Short problem: Repeat word for word the lines below, starting with the line that contains "From the image, which" and continuing through the end of the records, both ends included. Leave the pictures out of your answer.

Collected data entries:
■ ■ ■ ■ ■

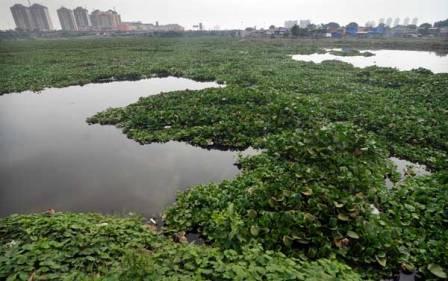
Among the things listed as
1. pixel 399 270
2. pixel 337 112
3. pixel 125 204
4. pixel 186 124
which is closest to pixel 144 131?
pixel 186 124

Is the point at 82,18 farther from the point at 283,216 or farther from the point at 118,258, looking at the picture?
the point at 283,216

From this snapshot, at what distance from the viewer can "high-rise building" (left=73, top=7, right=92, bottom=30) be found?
165000 mm

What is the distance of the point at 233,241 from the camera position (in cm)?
473

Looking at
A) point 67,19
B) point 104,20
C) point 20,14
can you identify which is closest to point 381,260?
point 20,14

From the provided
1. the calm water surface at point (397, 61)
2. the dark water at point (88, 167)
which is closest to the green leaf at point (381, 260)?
the dark water at point (88, 167)

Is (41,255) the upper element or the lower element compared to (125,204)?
upper

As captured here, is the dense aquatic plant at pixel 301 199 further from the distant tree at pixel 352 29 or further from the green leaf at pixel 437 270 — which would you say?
the distant tree at pixel 352 29

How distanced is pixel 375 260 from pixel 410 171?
4314 mm

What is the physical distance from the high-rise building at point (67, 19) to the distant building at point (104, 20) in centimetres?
1184

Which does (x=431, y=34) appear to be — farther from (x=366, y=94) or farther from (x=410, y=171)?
(x=410, y=171)

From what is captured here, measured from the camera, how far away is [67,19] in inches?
6334

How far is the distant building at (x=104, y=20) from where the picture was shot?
564ft

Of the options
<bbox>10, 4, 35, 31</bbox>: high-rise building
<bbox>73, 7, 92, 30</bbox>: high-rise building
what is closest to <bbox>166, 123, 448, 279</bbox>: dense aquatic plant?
<bbox>10, 4, 35, 31</bbox>: high-rise building

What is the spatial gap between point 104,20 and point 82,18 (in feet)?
41.3
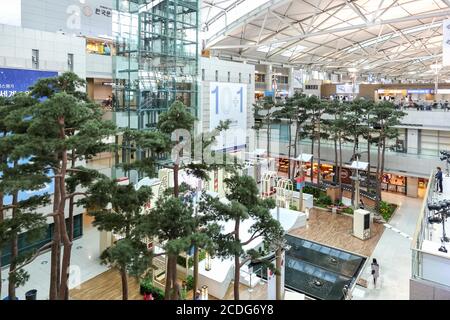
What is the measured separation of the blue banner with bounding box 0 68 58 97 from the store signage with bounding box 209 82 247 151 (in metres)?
10.4

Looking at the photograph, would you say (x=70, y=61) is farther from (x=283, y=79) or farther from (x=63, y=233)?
(x=283, y=79)

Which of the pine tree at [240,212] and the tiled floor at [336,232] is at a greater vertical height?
the pine tree at [240,212]

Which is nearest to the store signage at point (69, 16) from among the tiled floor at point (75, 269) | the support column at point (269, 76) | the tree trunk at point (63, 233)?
the tiled floor at point (75, 269)

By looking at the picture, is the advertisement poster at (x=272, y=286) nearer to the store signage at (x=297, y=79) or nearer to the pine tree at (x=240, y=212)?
the pine tree at (x=240, y=212)

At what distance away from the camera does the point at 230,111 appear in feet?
73.8

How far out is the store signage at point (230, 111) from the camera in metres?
21.2

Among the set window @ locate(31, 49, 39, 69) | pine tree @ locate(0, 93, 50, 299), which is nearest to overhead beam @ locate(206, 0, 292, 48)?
window @ locate(31, 49, 39, 69)

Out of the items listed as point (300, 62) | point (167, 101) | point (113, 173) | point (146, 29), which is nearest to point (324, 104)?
point (167, 101)

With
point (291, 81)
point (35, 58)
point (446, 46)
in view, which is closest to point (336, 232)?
point (446, 46)

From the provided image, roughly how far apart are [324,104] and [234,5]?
11.6m

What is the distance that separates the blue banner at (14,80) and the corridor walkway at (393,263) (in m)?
13.0

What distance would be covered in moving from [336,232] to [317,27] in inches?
825

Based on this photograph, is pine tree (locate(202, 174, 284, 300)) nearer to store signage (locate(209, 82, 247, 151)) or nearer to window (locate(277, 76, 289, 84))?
store signage (locate(209, 82, 247, 151))
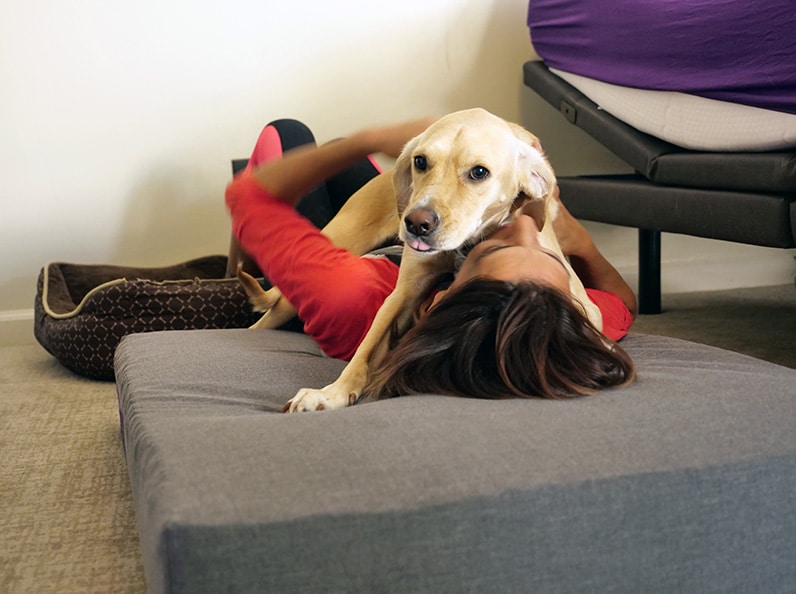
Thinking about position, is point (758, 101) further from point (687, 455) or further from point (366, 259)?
point (687, 455)

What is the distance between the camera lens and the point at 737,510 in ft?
3.07

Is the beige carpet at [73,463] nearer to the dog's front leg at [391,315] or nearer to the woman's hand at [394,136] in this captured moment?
the dog's front leg at [391,315]

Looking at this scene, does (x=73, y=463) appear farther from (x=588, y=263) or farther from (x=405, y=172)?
(x=588, y=263)

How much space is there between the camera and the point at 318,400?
1.26 meters

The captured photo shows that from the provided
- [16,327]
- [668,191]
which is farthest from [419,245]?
[16,327]

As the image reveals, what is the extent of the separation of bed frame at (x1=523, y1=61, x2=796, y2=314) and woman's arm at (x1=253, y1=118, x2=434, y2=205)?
29.9 inches

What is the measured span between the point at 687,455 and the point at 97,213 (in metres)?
2.49

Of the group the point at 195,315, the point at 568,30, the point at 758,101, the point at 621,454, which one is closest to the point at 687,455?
the point at 621,454

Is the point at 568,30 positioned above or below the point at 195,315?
above

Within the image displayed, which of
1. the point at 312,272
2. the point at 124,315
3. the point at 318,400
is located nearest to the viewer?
the point at 318,400

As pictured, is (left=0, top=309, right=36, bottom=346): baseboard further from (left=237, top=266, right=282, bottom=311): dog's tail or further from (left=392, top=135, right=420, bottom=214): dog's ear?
(left=392, top=135, right=420, bottom=214): dog's ear

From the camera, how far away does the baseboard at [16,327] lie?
301cm

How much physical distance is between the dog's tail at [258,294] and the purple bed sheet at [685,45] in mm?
1122

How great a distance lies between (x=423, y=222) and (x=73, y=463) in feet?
2.93
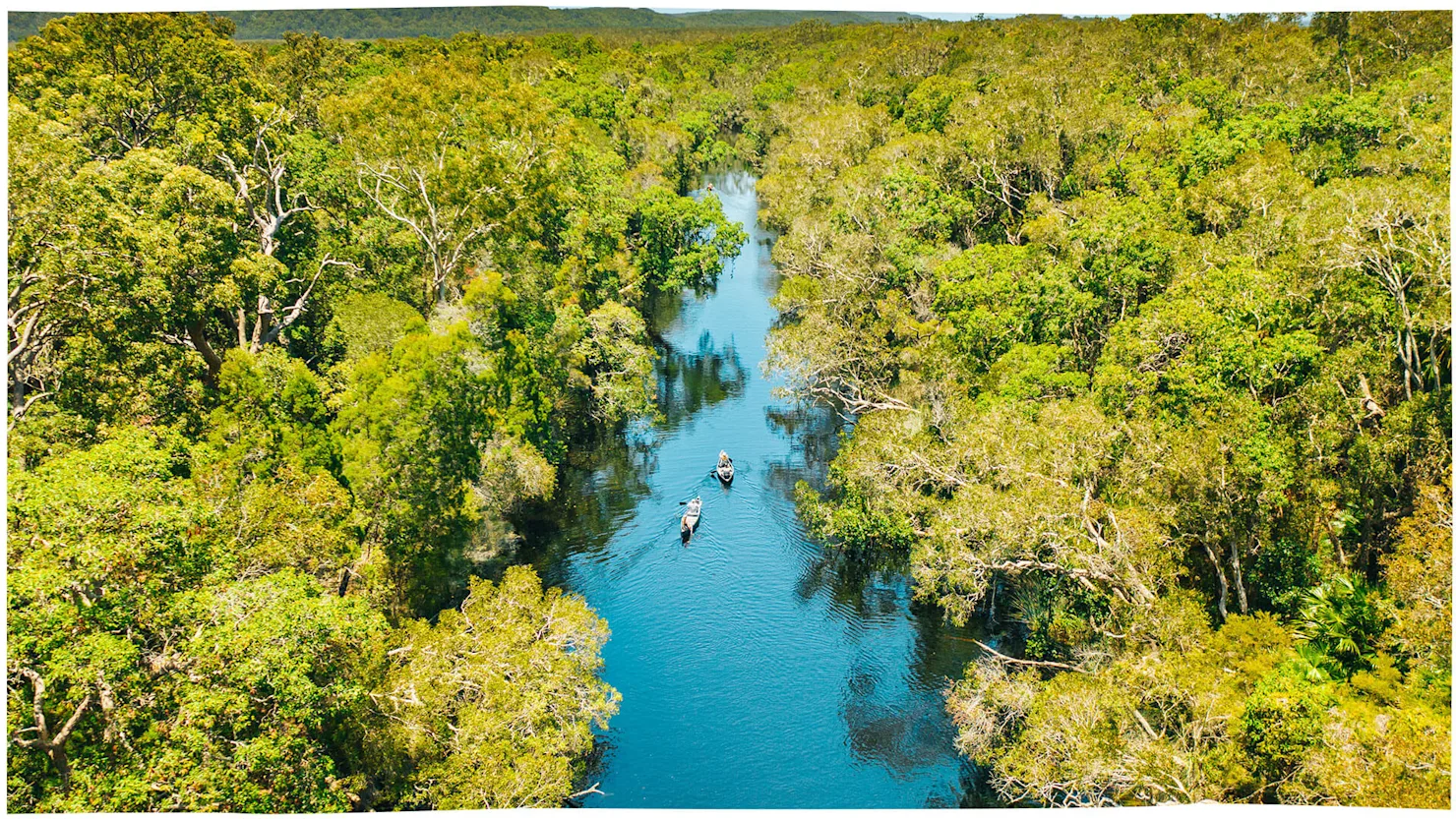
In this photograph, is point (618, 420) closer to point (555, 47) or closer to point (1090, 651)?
point (1090, 651)

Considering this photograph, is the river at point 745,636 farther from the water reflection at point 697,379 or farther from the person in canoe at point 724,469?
the water reflection at point 697,379

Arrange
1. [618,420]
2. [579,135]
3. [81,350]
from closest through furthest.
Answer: [81,350]
[618,420]
[579,135]

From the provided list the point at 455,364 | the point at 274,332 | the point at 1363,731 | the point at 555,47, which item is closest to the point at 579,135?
the point at 274,332

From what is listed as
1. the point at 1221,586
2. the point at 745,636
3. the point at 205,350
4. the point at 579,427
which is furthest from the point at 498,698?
the point at 579,427

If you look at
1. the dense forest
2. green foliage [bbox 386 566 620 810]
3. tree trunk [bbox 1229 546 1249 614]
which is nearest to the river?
the dense forest

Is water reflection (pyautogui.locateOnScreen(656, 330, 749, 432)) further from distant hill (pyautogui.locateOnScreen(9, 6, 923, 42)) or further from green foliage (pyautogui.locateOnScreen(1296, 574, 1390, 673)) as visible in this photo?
green foliage (pyautogui.locateOnScreen(1296, 574, 1390, 673))

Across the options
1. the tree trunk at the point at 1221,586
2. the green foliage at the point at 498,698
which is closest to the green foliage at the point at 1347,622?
the tree trunk at the point at 1221,586
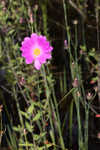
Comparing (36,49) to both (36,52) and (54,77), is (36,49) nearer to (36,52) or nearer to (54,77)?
(36,52)

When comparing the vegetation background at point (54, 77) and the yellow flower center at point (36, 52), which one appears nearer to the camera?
the yellow flower center at point (36, 52)

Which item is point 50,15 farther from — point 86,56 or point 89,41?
point 86,56

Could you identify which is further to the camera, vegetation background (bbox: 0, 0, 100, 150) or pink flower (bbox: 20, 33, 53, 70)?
vegetation background (bbox: 0, 0, 100, 150)

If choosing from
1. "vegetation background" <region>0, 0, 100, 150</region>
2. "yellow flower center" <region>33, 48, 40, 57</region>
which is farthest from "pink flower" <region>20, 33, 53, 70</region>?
"vegetation background" <region>0, 0, 100, 150</region>

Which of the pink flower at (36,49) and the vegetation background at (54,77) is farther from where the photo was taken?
the vegetation background at (54,77)

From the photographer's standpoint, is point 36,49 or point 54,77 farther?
point 54,77

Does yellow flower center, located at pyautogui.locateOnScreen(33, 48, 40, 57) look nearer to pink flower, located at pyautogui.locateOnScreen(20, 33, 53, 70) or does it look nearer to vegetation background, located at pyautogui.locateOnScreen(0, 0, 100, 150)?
pink flower, located at pyautogui.locateOnScreen(20, 33, 53, 70)

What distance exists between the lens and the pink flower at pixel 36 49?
0.92m

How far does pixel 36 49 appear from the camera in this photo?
3.33ft

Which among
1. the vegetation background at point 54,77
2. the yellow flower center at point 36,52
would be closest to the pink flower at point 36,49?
the yellow flower center at point 36,52

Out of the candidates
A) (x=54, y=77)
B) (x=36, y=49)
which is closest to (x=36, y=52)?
(x=36, y=49)

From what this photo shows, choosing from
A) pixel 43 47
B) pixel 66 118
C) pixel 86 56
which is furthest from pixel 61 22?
pixel 43 47

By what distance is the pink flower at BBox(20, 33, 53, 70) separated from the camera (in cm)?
92

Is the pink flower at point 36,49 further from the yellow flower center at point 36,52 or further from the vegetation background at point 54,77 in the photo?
the vegetation background at point 54,77
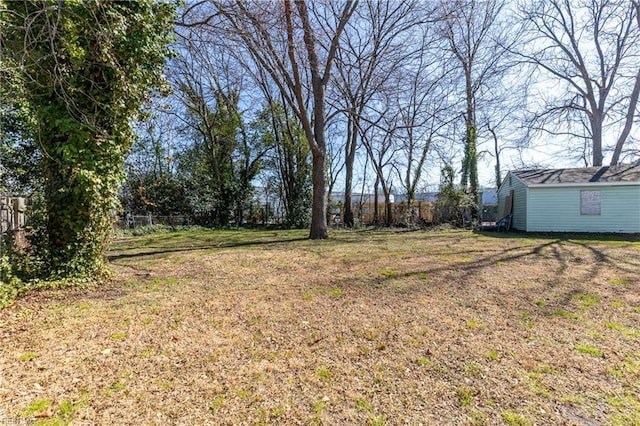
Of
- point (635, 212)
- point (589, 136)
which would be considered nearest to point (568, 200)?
point (635, 212)

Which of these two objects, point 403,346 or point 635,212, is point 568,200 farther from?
point 403,346

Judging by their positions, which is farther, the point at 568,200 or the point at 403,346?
the point at 568,200

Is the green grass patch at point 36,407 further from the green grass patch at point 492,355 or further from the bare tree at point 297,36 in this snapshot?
the bare tree at point 297,36

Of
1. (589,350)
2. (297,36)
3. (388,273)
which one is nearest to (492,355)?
(589,350)

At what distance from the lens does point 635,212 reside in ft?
37.5

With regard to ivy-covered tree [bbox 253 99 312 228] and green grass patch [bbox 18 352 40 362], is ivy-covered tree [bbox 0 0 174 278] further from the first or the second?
ivy-covered tree [bbox 253 99 312 228]

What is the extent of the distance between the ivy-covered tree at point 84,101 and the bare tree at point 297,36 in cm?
244

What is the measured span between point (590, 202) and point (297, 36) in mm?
12444

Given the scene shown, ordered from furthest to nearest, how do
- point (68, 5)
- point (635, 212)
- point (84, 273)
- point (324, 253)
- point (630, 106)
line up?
point (630, 106)
point (635, 212)
point (324, 253)
point (84, 273)
point (68, 5)

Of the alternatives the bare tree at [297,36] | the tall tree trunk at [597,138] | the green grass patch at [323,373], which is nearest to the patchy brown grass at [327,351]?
the green grass patch at [323,373]

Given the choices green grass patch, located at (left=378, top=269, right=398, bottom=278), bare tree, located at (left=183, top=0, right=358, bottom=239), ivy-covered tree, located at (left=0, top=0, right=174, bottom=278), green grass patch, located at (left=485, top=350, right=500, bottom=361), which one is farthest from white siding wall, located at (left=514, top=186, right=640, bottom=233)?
ivy-covered tree, located at (left=0, top=0, right=174, bottom=278)

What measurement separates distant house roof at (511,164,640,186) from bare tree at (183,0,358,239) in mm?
8962

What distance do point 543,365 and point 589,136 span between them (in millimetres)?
22773

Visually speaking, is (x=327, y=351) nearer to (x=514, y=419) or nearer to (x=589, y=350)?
(x=514, y=419)
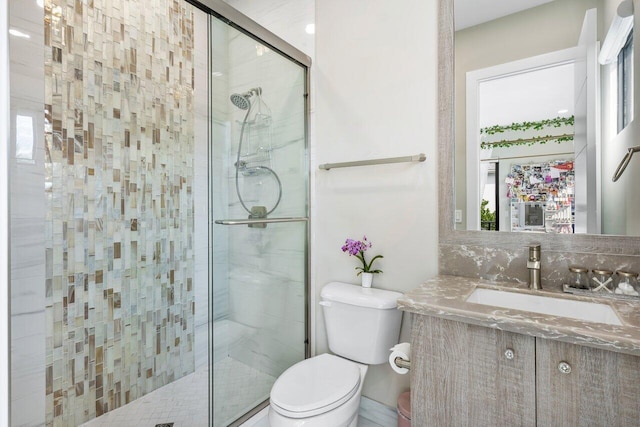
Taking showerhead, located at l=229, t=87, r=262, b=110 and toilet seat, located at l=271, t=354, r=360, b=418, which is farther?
showerhead, located at l=229, t=87, r=262, b=110

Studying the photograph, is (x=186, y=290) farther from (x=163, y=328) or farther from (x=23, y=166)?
(x=23, y=166)

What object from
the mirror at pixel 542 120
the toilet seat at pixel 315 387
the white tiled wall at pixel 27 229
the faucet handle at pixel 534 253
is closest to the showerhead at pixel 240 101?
the white tiled wall at pixel 27 229

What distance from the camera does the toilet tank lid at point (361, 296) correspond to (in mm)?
1466

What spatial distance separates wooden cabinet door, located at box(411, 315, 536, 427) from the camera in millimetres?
909

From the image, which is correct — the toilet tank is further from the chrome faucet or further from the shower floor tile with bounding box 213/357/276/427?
the chrome faucet

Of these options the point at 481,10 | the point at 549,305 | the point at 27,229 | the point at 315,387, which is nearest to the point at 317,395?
the point at 315,387

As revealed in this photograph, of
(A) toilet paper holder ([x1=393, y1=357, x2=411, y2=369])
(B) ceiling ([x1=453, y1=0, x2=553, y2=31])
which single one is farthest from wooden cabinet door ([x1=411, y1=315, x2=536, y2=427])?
(B) ceiling ([x1=453, y1=0, x2=553, y2=31])

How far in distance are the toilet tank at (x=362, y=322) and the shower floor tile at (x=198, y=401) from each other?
46 cm

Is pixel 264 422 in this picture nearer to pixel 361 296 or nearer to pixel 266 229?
pixel 361 296

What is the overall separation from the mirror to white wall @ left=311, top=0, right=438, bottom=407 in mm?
154

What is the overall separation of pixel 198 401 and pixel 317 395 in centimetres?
82

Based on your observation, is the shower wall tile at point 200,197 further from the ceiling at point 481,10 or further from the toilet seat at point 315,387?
the ceiling at point 481,10

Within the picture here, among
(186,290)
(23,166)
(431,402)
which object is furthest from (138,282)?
(431,402)

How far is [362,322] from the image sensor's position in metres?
1.50
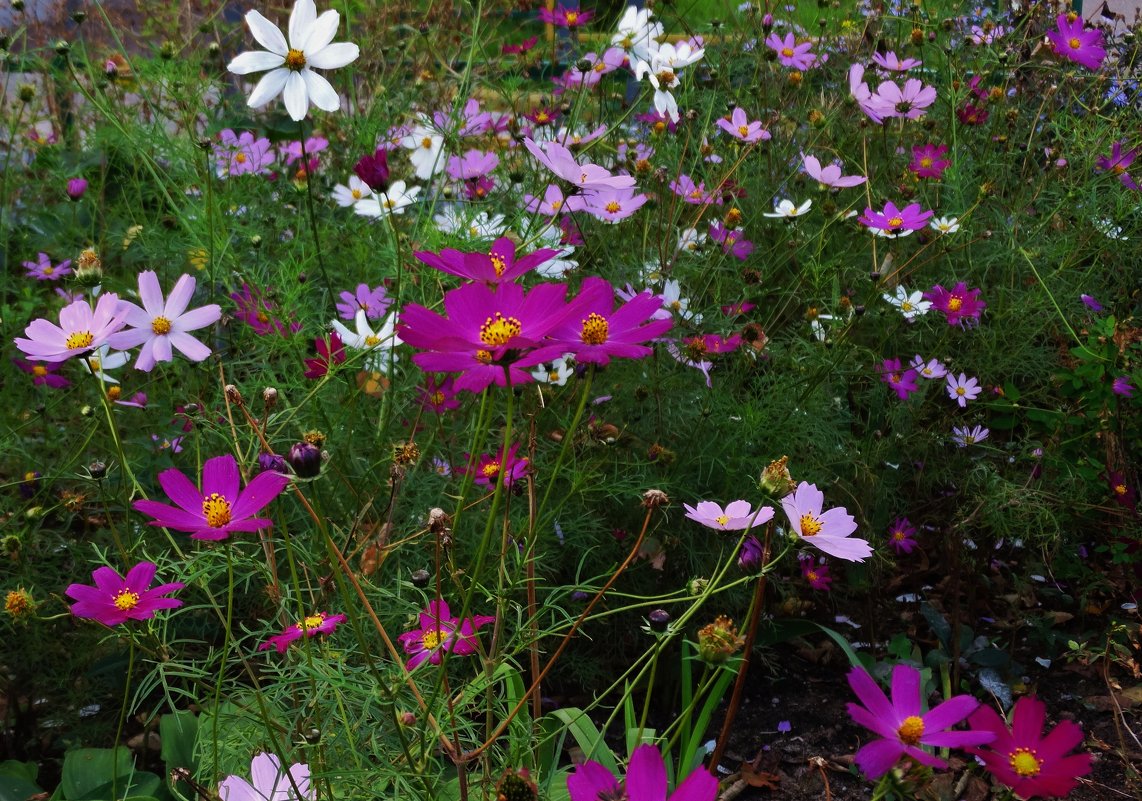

■ ■ ■ ■ ■

The output:
From the image, which is correct — the toilet tank is further from the chrome faucet or further from the shower floor tile with bounding box 213/357/276/427?
the chrome faucet

Of these options the point at 481,10 | the point at 549,305 | the point at 27,229 | the point at 315,387, which is nearest to the point at 317,395?
the point at 315,387

As revealed in this photograph, of
(A) toilet paper holder ([x1=393, y1=357, x2=411, y2=369])
(B) ceiling ([x1=453, y1=0, x2=553, y2=31])
which single one is farthest from wooden cabinet door ([x1=411, y1=315, x2=536, y2=427])?
(B) ceiling ([x1=453, y1=0, x2=553, y2=31])

How far in distance are the toilet tank at (x=362, y=322) and the shower floor tile at (x=198, y=401) from each other?
46 cm

Is pixel 264 422 in this picture nearer to pixel 361 296 or nearer to pixel 266 229?
pixel 361 296

What is the overall separation from the mirror to white wall @ left=311, top=0, right=438, bottom=407 in mm?
154

What is the overall separation of pixel 198 401 and pixel 317 395 in centimetres?
82

Based on your observation, is the shower wall tile at point 200,197 further from the ceiling at point 481,10 or further from the toilet seat at point 315,387?
the ceiling at point 481,10

Within the picture here, among
(186,290)
(23,166)
(431,402)
which object is furthest from (138,282)?
(431,402)

How far is [362,322] from the image sensor's position in metres?
1.50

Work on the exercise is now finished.